DATASET ENTRIES below:

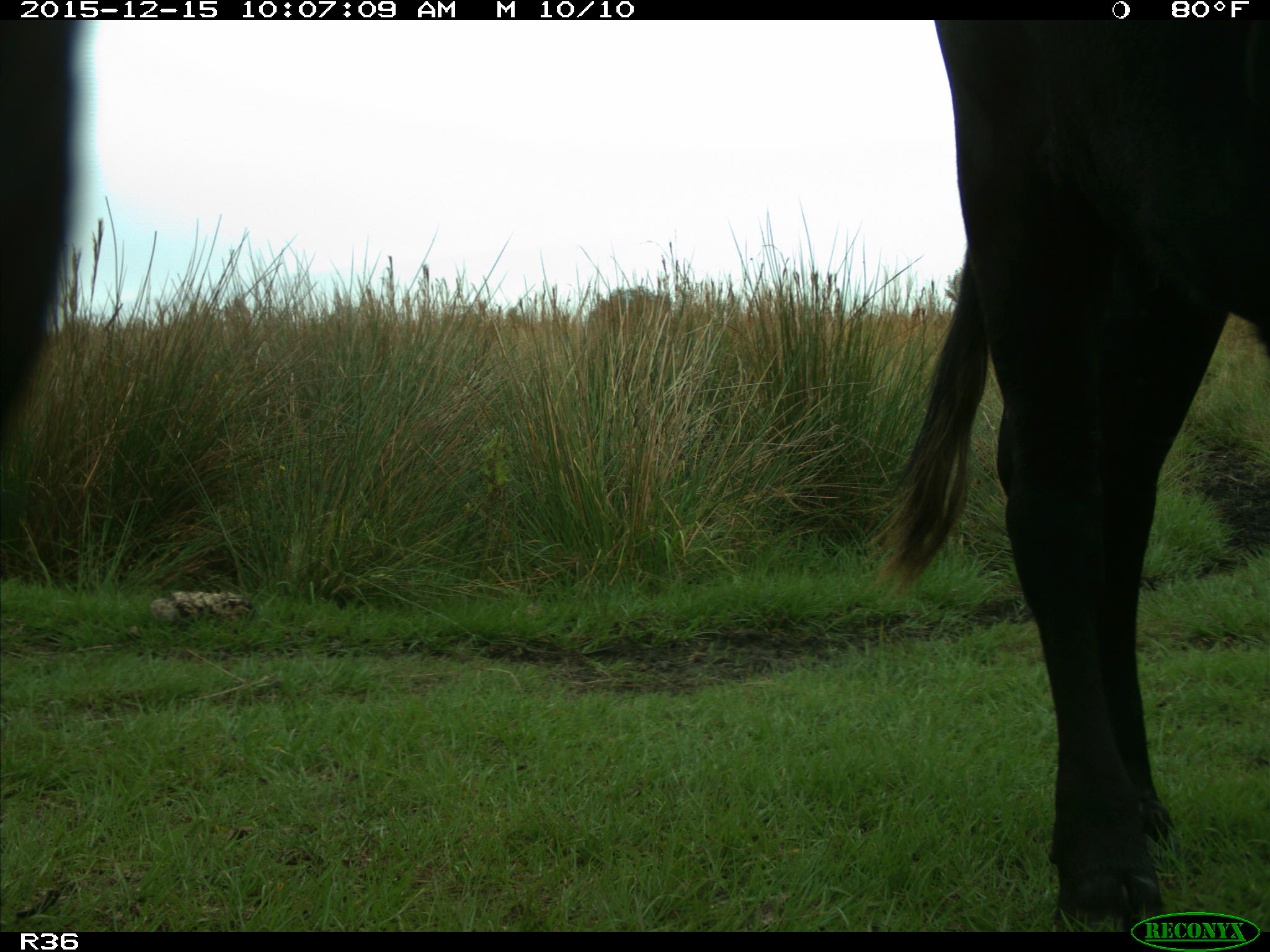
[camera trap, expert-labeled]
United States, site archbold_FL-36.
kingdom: Animalia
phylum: Chordata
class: Mammalia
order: Artiodactyla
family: Bovidae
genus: Bos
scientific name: Bos taurus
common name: domestic cow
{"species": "Bos taurus (domestic cow)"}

End of DATASET ENTRIES.

- WORK REQUEST: Copy out the line holding "order: Artiodactyla" along with all lines after it through the end of the entries, exactly and only these.

- SOLUTION:
order: Artiodactyla
family: Bovidae
genus: Bos
scientific name: Bos taurus
common name: domestic cow
{"species": "Bos taurus (domestic cow)"}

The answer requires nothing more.